What all this means for you, the consumer, is that if you're looking for a "fair and balanced" critique of said game, you may encounter some difficulty. Reviews of this game tend to be several pages of gushing hyperbole with a couple of token complaints thrown in to offset any accusations of bias. Look, I like Mario as much as anybody, but a review like that isn't going to do anyone any good. So with this revue I hope to balance some of that out and give you a better idea of what playing the game is really like, so you're not too disappointed when you play it and it's not the end-all be-all of human existence.

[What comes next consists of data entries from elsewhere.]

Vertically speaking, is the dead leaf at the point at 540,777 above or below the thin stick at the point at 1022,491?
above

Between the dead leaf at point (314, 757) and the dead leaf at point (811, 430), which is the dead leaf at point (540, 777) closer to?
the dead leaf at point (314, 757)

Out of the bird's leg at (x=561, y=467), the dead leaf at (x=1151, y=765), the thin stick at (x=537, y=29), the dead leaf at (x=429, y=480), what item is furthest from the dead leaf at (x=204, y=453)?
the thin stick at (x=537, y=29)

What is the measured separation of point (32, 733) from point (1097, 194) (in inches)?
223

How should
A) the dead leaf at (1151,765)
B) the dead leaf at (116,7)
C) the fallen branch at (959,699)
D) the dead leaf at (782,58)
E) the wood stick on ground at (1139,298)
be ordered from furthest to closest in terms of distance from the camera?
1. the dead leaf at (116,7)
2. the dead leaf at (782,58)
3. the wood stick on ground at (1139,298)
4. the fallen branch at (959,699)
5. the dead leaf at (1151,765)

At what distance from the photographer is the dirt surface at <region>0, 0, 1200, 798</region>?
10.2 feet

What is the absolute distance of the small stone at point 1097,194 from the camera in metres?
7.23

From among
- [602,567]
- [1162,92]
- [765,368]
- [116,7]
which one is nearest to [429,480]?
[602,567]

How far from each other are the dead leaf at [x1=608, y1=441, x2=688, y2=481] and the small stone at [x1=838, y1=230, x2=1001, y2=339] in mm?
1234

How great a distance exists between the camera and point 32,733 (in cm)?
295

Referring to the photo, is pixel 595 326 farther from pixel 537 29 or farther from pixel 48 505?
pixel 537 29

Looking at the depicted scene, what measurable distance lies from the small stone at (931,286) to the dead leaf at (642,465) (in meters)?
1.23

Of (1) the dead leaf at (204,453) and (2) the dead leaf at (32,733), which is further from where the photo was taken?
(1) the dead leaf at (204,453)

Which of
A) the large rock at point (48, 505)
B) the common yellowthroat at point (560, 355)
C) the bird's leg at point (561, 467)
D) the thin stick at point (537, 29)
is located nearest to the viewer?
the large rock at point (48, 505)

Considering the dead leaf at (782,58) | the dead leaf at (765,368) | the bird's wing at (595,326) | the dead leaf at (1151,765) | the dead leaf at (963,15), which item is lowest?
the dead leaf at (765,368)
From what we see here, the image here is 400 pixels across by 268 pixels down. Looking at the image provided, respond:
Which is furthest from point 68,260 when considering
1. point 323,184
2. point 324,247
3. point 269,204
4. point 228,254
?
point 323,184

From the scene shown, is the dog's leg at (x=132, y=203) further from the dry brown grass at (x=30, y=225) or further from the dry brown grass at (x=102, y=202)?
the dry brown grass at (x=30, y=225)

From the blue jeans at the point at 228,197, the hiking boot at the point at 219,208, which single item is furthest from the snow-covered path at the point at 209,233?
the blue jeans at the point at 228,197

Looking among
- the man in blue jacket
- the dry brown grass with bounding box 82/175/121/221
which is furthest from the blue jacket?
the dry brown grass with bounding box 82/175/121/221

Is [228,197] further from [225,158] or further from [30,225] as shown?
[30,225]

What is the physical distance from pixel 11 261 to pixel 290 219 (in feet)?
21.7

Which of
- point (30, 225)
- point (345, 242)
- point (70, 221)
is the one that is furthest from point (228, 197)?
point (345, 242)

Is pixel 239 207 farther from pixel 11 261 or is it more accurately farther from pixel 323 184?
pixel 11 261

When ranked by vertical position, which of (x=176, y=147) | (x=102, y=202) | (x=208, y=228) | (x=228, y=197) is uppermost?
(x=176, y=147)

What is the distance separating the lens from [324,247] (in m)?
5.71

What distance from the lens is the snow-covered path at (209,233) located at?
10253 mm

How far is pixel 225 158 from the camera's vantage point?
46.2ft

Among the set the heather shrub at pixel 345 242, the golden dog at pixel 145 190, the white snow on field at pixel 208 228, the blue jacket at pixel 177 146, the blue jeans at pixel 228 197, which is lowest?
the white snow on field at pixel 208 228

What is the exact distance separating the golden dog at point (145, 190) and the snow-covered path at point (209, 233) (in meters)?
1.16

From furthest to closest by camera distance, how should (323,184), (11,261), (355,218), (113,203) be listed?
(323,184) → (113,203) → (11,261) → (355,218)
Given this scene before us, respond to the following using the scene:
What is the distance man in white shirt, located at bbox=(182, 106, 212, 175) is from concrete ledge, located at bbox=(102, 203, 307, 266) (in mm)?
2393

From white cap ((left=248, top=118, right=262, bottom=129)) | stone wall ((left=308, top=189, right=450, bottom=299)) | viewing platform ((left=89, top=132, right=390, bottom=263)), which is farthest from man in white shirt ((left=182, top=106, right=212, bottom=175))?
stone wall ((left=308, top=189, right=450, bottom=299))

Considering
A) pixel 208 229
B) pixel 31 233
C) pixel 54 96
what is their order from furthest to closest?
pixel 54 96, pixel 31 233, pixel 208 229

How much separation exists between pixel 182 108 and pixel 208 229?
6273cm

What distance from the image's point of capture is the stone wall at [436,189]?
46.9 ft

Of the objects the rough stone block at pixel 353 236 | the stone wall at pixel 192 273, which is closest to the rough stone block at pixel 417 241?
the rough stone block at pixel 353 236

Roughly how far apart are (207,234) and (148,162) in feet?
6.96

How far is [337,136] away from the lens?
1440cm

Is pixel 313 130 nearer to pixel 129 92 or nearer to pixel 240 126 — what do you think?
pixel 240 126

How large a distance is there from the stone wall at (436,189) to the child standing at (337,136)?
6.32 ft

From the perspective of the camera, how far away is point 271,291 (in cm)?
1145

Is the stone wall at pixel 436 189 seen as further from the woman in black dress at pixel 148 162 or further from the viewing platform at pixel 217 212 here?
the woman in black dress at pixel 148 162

Don't get me wrong, Super Mario Galaxy is a great game. But that's all it is, and it's not perfect. I put it to you that if it were not a Mario game but a game starring some anonymous new characters, we as a society would be considerably less forgiving about some of its flaws. A lot of people raved about Super Mario Sunshine at first too, and now it's the bastard redheaded stepchild of the series. So I implore you, let's skip the "OMG a new Mario game" stage and go straight to looking at it critically.

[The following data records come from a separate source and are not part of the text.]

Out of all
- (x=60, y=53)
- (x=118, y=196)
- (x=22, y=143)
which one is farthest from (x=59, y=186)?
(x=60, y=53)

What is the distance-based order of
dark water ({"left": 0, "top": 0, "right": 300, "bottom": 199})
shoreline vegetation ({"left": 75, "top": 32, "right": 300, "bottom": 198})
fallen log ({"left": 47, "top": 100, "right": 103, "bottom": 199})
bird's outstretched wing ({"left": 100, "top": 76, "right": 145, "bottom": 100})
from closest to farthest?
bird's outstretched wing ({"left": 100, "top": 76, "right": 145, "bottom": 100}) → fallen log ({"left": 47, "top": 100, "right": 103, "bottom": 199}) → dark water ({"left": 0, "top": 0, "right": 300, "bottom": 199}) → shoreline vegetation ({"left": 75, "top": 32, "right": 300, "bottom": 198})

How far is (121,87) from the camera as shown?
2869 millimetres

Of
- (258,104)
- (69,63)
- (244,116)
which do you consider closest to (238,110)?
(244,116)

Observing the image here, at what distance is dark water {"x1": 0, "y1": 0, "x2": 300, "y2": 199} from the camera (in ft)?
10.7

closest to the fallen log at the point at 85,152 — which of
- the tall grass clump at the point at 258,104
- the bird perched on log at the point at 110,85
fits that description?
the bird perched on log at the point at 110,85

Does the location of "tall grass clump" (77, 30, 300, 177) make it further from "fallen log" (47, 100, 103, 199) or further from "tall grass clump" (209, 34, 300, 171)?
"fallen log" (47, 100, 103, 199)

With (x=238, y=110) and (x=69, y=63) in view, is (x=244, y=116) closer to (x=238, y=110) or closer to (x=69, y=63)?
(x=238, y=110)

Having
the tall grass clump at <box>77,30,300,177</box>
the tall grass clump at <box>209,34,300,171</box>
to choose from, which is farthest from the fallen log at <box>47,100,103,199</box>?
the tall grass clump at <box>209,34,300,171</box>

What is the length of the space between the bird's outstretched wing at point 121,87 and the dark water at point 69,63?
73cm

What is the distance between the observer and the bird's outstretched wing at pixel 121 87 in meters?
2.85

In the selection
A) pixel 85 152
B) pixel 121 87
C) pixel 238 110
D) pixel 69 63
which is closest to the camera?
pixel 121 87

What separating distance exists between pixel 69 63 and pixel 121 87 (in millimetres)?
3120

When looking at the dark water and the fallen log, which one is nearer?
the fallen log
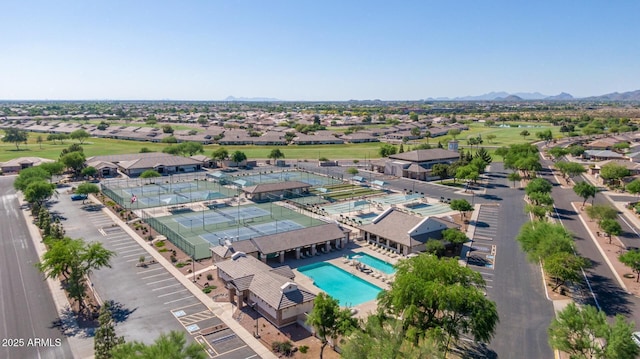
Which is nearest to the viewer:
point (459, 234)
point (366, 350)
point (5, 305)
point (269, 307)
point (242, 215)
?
point (366, 350)

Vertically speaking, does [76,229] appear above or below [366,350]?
below

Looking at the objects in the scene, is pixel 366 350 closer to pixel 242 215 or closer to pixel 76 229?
pixel 242 215

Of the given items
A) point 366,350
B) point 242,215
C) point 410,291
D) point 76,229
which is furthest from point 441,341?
point 76,229

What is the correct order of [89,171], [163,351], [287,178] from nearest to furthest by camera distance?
[163,351]
[89,171]
[287,178]

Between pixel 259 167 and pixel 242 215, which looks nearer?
pixel 242 215

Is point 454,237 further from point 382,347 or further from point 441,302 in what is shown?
point 382,347

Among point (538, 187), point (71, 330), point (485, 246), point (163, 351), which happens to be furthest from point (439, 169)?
point (163, 351)
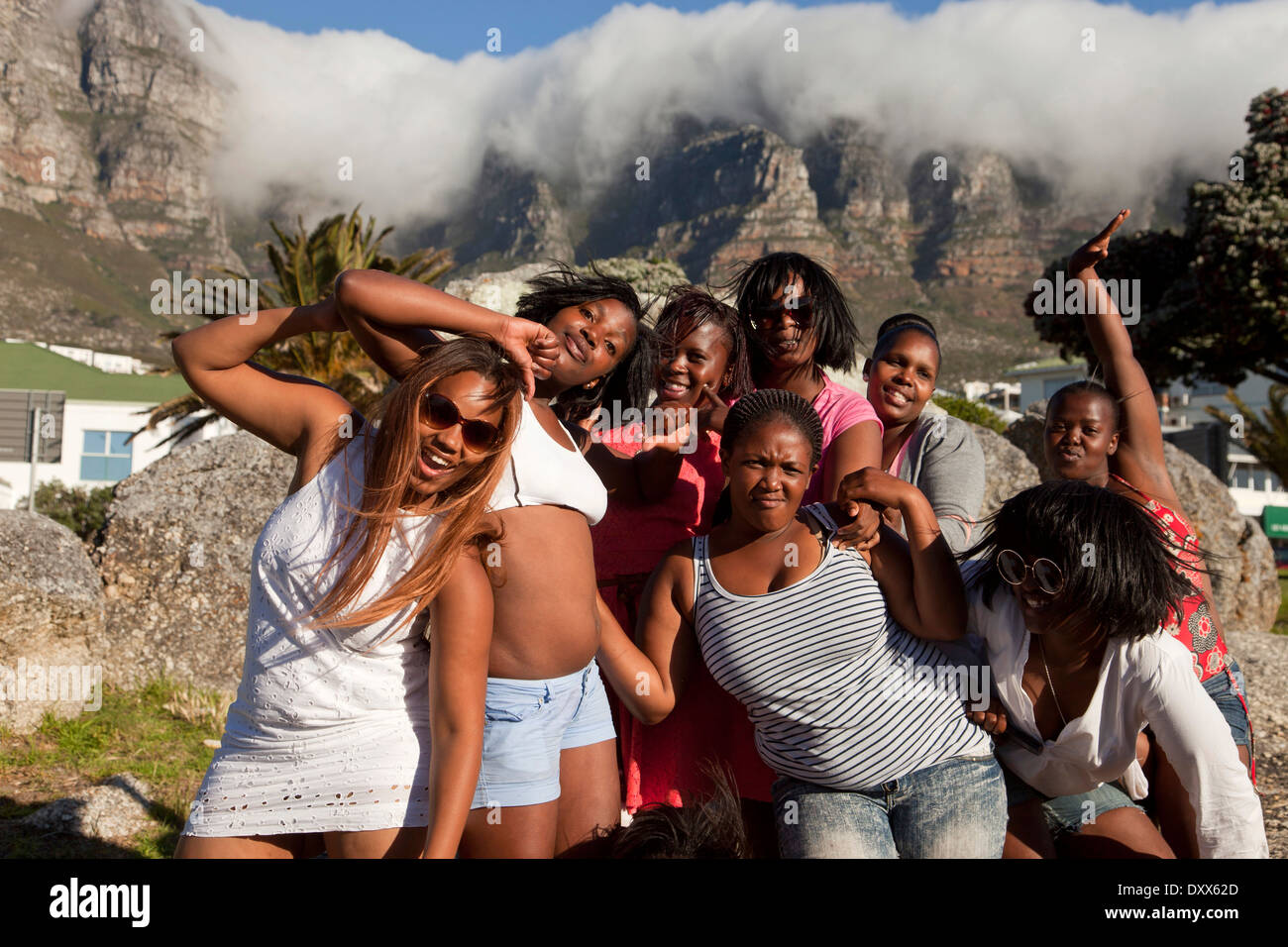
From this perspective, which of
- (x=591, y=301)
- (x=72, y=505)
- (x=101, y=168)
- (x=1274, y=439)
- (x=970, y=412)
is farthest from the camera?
(x=101, y=168)

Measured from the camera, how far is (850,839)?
2.67 metres

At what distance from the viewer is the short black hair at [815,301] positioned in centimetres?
367

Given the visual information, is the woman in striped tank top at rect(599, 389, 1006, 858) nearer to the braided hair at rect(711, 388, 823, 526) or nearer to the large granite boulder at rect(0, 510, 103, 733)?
the braided hair at rect(711, 388, 823, 526)

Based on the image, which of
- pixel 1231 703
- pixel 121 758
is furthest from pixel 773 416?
pixel 121 758

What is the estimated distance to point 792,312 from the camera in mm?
3617

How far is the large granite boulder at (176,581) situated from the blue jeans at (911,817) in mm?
5947

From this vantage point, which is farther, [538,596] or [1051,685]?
[1051,685]

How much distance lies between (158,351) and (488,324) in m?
95.3

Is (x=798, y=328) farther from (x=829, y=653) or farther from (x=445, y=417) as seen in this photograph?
(x=445, y=417)

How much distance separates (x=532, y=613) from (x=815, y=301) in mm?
1702

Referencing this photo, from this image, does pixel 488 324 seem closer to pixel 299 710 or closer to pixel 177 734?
pixel 299 710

The story of Super Mario Galaxy, if you really need one, is that Mario gets a letter from Princess Toadstool (Peach) inviting him to her castle because she has something she wants to give him. Wink wink, nudge nudge. Advanced readers may notice that this is exactly the same setup as Super Mario 64, except that this time there's an additional element of mystery because you don't know whether the thing she wants to give him is a cake or some other baked good, possibly a pie. Hell, it could even be a quiche -- this game breaks all the rules. Anyway, before Mario can actually approach Peach's castle, Bowser shows up in his airship (the disturbance you just felt was a million Mario fanboys ejaculating at once due to the return of Super Mario Bros. 3's airship motif) to kidnap Peach again. This time he just picks up her whole castle and takes it with him -- you know, kind of like what he did in Paper Mario. Kind of exactly like that. The one new element is that this time he's enlisted the help of a UFO, and they warp away after hitting Mario with a magic missile that knocks him onto some planet.

Okay, so with all that out of the way we can finally get to the meaty stuff: the game mechanics. Setting the game in space is a way to justify having Mario run around on small spheroids, which is a bigger deal than it sounds. When it's used effectively I would say that this is almost as big a change as going from 2D platforming to 3D in Super Mario 64. It's kind of like 3 1/2-D. Being able to explore every side of a surface and jump out of the orbit of one planet and into another opens up a lot of level design possibilities never before seen in a game like this.
It doesn't always live up to its potential, though. Like a little girl with a little curl, when the level design is good, it's very very good, but when it's bad, it's slightly less good. The problem is that the levels that make use of these new gravity-based designs are so fun and new that they make the other, more conventional levels feel quite drab in comparison. Too many levels in Galaxy are just large landmasses floating in space that you can only walk on the top of (which makes no sense, which is part of a separate issue I'll talk about later) -- they wouldn't be at all out of place in Super Mario 64. I suppose Nintendo didn't want to alienate people who preferred the more traditional level design, but seriously, fuck those people. And yes, these levels are fine by those standards, but after being tantalized with the more "galactic" ones, it's kind of a bummer to have to go back.

The other thing about the gravity is that it's somewhat inconsistent, by which I mean, sometimes you can walk around the edge of a planet and sometimes you'll fall off the edge to your death, and it can be hard to know which to expect. Even within planetoids, there may be some walls you can walk up and others that are just walls; some platforms you can walk all the way around and some you'll fall off, with no way to tell which is which. Sure, you can figure it out through trial and error, but if you're expecting Galaxy's gravity to be anything like the universe's gravity, let me disabuse you of that notion right now, my friend. The game uses black holes to justify all of its "falling in a chasm" deaths, but even if you can see a black hole nearby (which is a big "if" anyway due to the automatic camera), it's not always clear what will cause you to fall into it and what won't. In some situations the black holes work fine (it wouldn't be Mario without some jumping across chasms), but other times it seems like the designers didn't feel like making a planet that goes all the way around, so they just made a "flat Earth"-style planet and chucked a black hole under it to keep you from exploring the bottom. I guess it makes more sense than the invisible walls at the edges of levels of earlier games, but not by much, and unexpectedly falling off the world is quite annoying.

So all of these are areas in which I think the game could be improved. Do they stop it from being fun? Hell no. Pretty much every other element of the game more than makes up for these minor quibbles, and it's easily the best 3D Mario game, even if the formula is starting to show its age. Still, when the worst thing you can say about a game is that sometimes it feels like playing Super Mario 64, I think you're in pretty good shape.